PEQUEÑAS
BATALLAS
Hay gente que
se implica en grandes guerras y andan a la greña luchando por conseguir metas importantes y de
gran trascendencia. Lo mío sin embargo son las batallas pequeñas, esas que
aparentemente a nadie importan y que por eso todos dan por perdidas.
Normalmente
tengo varias que peleo simultáneamente o según
se va presentando la ocasión. La que me lleva más esfuerzo, hasta el
punto de darme por vencida a veces, es la batalla del agua.
Me explico,
vivo en Madrid donde el agua del grifo goza de una calidad inmejorable y sin
embargo en la mayoría de los locales de restauración han decidido por
unanimidad que debemos beber agua embotellada. Pero no ocurre sólo en Madrid
sino en el resto de la geografía española, desde localidades de la sierra más
agreste donde disponen de un agua cristalina, hasta pueblos de la costa donde
el agua es infame. En todos sin
distinción y salvando honrosas excepciones han decidido eliminar el agua del
grifo y poner a disposición del cliente agua mineral embotellada tanto si te
gusta como si no.
No es que yo
esté muy viajada, apenas conozco algunas capitales europeas, pero creo que este
fenómeno sólo se da en nuestro país y que es una muestra más del papanatismo
que nos invade. Tu pides agua “natural” y en cualquier restaurante de París te
traerán un recipiente con más o menos estilo, lleno de agua del grifo y lo harán
con naturalidad sin mirarte con conmiseración o perdonándote la vida. Desde
luego en ningún caso se negarán o te darán respuestas dignas de una película
surrealista.
Digo lo de las
respuestas porque en mi particular lucha por conseguir beber el agua del grifo
he recibido contestaciones de lo más peregrinas. En algunos sitios no pueden
ponerte lo que pides porque no tienen jarra, deduzco que las jarras son
recipientes plebeyos de poco gusto que no quedan bien en los locales de moda.

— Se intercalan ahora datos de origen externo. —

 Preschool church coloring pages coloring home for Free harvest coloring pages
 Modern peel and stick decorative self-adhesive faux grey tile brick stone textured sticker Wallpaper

Si insistes consienten en traerte un vaso con lo que te obligan a repetir la
jugada cada vez que lo terminas o a racionar el agua durante el tiempo que dure
la comida.
En otro
restaurante, el camarero que se acerca a las mesas ofreciendo generosamente
agua embotellada, cuando le pido agua del grifo, me responde que no tiene.
Rechazo el agua embotellada y me quedo perpleja, ¿no tienen grifo? ¿no tienen
agua?, y por más que reflexiono en las posibles razones de este comportamiento
sigo sin comprenderlas. No puede ser un motivo económico, en una cena en la que
vas a gastarte una media de 200€ no puede importarles que no consumas una
botella de agua mineral que, salvando las marcas de culto, suele ser aún
barata. Tampoco puede ser un motivo estético, el agua puede servirse en
botellas, jarras, vasos y dependerá de la cristalería del local el que quede
más o menos vistoso el servicio de mesa.
Pudiera ser que, en determinados lugares donde se ha puesto de moda el ofrecer carta de agua igual que se ofrecía tradicionalmente la carta de vinos, quisieran potenciar el
consumo de estas bebidas. Sin embargo no parece razón suficiente porque incluso
en lugares de consumo tradicional de vino no se niegan a ponerte un refresco si
decides disfrutar de la comida acompañándola con cola o con una tónica, que para gustos
están los colores.
No voy a entrar
a explicar lo que pienso de las catas de agua mineral, simplemente diré que
cuando era pequeña al agua mineral se le decía “agua gorda” y su principal
característica era que a diferencia de la definición de mi enciclopedia que
decía que el agua era incolora, inodora e insípida, tenía sabor, era
ligeramente turbia y a veces olía. En cualquier caso mi batalla no es contra el
agua mineral ya que cada uno puede disfrutar con los sabores que más le
plazcan sino con el empeño de nuestros
restauradores en que todos bebamos agua embotellada sea cual sea la calidad del
agua del grifo o nuestros gustos personales.
Creo que me he
explicado bien y para terminar os dejaré una perla que un camarero me dio en un
restaurante del centro de Coruña. En una cena
al pedir agua del grifo nos respondió que no era posible porque no era potable, la verdad
es que estuve torpe y me ganó la batalla en toda regla porque ni llamé con
urgencia a sanidad para que cerraran inmediatamente el local ni pregunté si los
centollos que comíamos en ese instante los habrían hervido con agua de vichí.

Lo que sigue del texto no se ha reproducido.